* _TASK TO CARRY OUT_: Copy out every line of the material below verbatim, omitting the pictures from your answer.

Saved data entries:
----

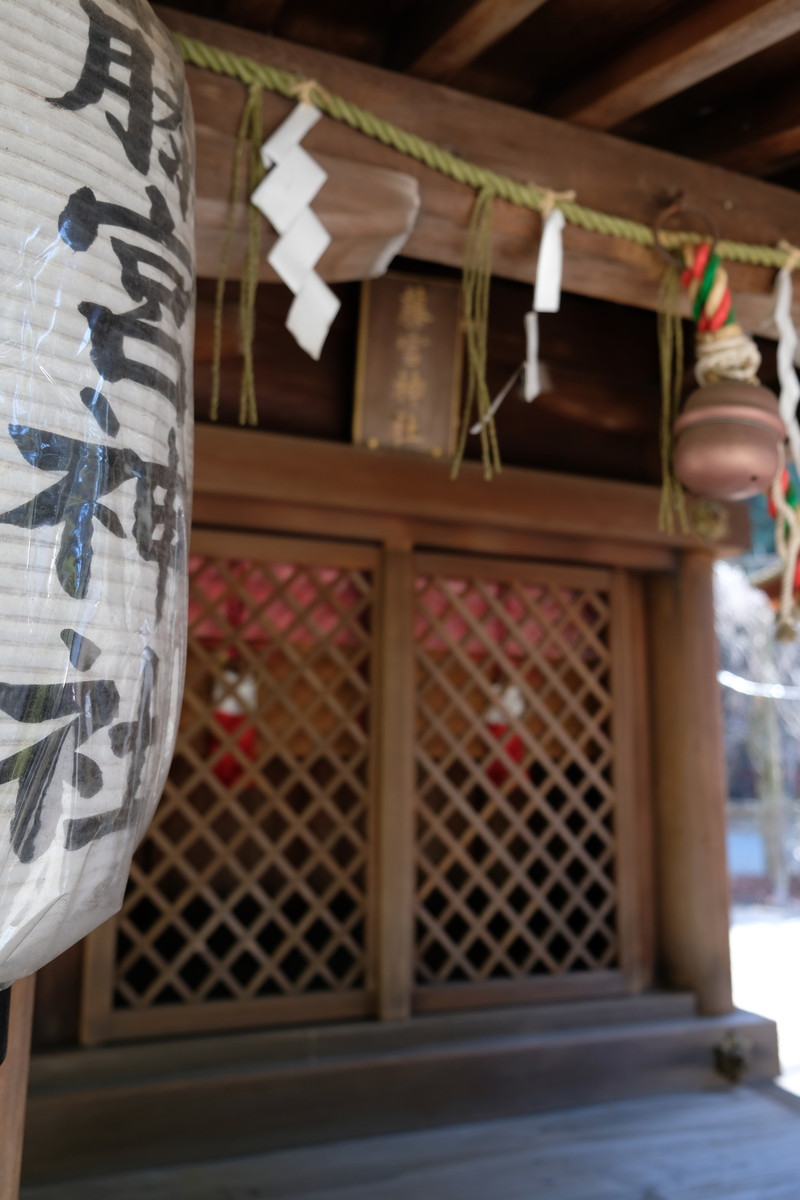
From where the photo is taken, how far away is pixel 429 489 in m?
3.49

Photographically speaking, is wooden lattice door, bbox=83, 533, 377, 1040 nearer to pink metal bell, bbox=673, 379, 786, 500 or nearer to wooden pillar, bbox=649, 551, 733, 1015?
wooden pillar, bbox=649, 551, 733, 1015

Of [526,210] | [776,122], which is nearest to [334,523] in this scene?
[526,210]

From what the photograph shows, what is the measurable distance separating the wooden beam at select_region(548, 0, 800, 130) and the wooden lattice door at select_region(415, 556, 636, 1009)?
1.94 meters

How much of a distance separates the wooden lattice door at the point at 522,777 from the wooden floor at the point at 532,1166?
53 cm

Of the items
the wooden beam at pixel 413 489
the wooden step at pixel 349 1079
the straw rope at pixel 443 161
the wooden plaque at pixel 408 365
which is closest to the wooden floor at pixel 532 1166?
the wooden step at pixel 349 1079

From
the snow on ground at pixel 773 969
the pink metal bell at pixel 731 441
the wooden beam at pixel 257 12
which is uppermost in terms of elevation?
the wooden beam at pixel 257 12

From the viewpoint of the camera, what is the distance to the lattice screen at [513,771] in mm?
3740

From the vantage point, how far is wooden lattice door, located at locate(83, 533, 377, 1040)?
3.24 meters

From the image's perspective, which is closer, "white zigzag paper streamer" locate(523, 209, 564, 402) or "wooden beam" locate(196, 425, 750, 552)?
"white zigzag paper streamer" locate(523, 209, 564, 402)

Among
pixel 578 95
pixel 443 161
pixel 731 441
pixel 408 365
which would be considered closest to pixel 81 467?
pixel 443 161

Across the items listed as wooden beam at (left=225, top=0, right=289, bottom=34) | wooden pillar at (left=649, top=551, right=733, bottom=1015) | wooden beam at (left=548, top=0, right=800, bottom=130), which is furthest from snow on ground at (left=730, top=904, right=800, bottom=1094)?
wooden beam at (left=225, top=0, right=289, bottom=34)

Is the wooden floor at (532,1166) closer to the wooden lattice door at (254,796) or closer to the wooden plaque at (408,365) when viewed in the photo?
the wooden lattice door at (254,796)

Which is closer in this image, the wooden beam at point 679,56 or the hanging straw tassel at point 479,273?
the wooden beam at point 679,56

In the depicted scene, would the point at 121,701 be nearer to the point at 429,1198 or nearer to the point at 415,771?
the point at 429,1198
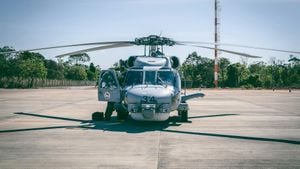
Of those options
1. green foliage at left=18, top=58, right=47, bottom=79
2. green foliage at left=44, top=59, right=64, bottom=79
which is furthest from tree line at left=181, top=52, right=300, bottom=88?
green foliage at left=44, top=59, right=64, bottom=79

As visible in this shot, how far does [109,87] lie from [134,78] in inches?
42.4

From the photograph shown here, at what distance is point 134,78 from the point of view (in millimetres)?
13398

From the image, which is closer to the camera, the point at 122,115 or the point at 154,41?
the point at 154,41

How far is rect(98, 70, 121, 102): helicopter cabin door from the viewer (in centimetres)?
1349

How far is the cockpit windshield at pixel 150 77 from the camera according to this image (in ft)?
43.0

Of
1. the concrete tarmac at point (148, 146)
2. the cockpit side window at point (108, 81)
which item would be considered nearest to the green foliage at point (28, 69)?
the cockpit side window at point (108, 81)

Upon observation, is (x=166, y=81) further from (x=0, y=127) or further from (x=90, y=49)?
(x=0, y=127)

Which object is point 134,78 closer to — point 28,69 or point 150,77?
point 150,77

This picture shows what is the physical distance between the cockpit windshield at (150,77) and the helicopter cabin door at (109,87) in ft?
1.59

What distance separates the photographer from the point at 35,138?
32.6 ft

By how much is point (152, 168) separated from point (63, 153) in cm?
240

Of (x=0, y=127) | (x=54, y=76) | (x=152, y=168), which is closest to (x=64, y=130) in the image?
(x=0, y=127)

----

* _RESPONSE BELOW_:
From where the photo is taken, how far away is pixel 429 489 in m?
3.49

Photographically speaking, is wooden lattice door, bbox=83, 533, 377, 1040 nearer to pink metal bell, bbox=673, 379, 786, 500 or nearer to wooden pillar, bbox=649, 551, 733, 1015?
wooden pillar, bbox=649, 551, 733, 1015

Of [526,210] | [776,122], which is nearest to [334,523] in this scene?
[526,210]

From what the photograph shows, what is the measurable distance separating the wooden beam at select_region(548, 0, 800, 130) and the wooden lattice door at select_region(415, 556, 636, 1009)?
1.94 meters

How much of a distance separates the wooden lattice door at the point at 522,777 from the wooden floor at the point at 532,1166?
53 cm

Of the items
the wooden beam at pixel 413 489
the wooden step at pixel 349 1079
the straw rope at pixel 443 161
the wooden plaque at pixel 408 365
which is closest to the wooden floor at pixel 532 1166?
the wooden step at pixel 349 1079

From
the snow on ground at pixel 773 969
the pink metal bell at pixel 731 441
the wooden beam at pixel 257 12
which is uppermost in terms of elevation?
the wooden beam at pixel 257 12

From the viewpoint of the camera, what is the distance to the lattice screen at [513,771] in mm?
3740

From the vantage point, how far is wooden lattice door, located at locate(83, 533, 377, 1040)?
3.24 meters

From the image's perspective, which is closer, "white zigzag paper streamer" locate(523, 209, 564, 402) or "wooden beam" locate(196, 425, 750, 552)?
"white zigzag paper streamer" locate(523, 209, 564, 402)

Among
pixel 578 95
pixel 443 161
pixel 731 441
pixel 408 365
which would be considered closest to pixel 81 467?
pixel 443 161

Across the items listed as wooden beam at (left=225, top=0, right=289, bottom=34) | wooden pillar at (left=649, top=551, right=733, bottom=1015) | wooden beam at (left=548, top=0, right=800, bottom=130), which is furthest from snow on ground at (left=730, top=904, right=800, bottom=1094)?
wooden beam at (left=225, top=0, right=289, bottom=34)

Is the wooden floor at (532,1166) closer to the wooden lattice door at (254,796) or closer to the wooden plaque at (408,365) when viewed in the photo?
the wooden lattice door at (254,796)

Which is closer in this image, the wooden beam at point 679,56 or the hanging straw tassel at point 479,273?
the wooden beam at point 679,56

In the depicted scene, would the point at 121,701 be nearer to the point at 429,1198 or nearer to the point at 415,771?
the point at 429,1198
Of those options
1. green foliage at left=18, top=58, right=47, bottom=79
2. green foliage at left=44, top=59, right=64, bottom=79
which is furthest from tree line at left=181, top=52, right=300, bottom=88?
green foliage at left=44, top=59, right=64, bottom=79

As visible in this shot, how far does [109,87] lie from [134,78] in inches?
42.4

From the photograph shown here, at what distance is point 134,78 from the point of view (in millimetres)?
13398

From the image, which is closer to the camera, the point at 122,115 or the point at 154,41?
the point at 154,41

How far is rect(98, 70, 121, 102): helicopter cabin door from the viewer (in centimetres)?
1349

How far is the cockpit windshield at pixel 150 77 from the camera according to this image (in ft)?
43.0

Of
1. the concrete tarmac at point (148, 146)
2. the cockpit side window at point (108, 81)
which item would be considered nearest to the green foliage at point (28, 69)?
the cockpit side window at point (108, 81)

Upon observation, is (x=166, y=81) further from (x=0, y=127) or further from (x=90, y=49)?
(x=0, y=127)

Which object is point 134,78 closer to — point 28,69 or point 150,77?
point 150,77

This picture shows what is the physical distance between the cockpit windshield at (150,77) and the helicopter cabin door at (109,87) in ft?
1.59

What distance separates the photographer from the point at 35,138?
32.6 ft

By how much is point (152, 168) separated from point (63, 153) in cm?
240

Of (x=0, y=127) | (x=54, y=76) | (x=152, y=168), which is closest to (x=64, y=130) in the image?
(x=0, y=127)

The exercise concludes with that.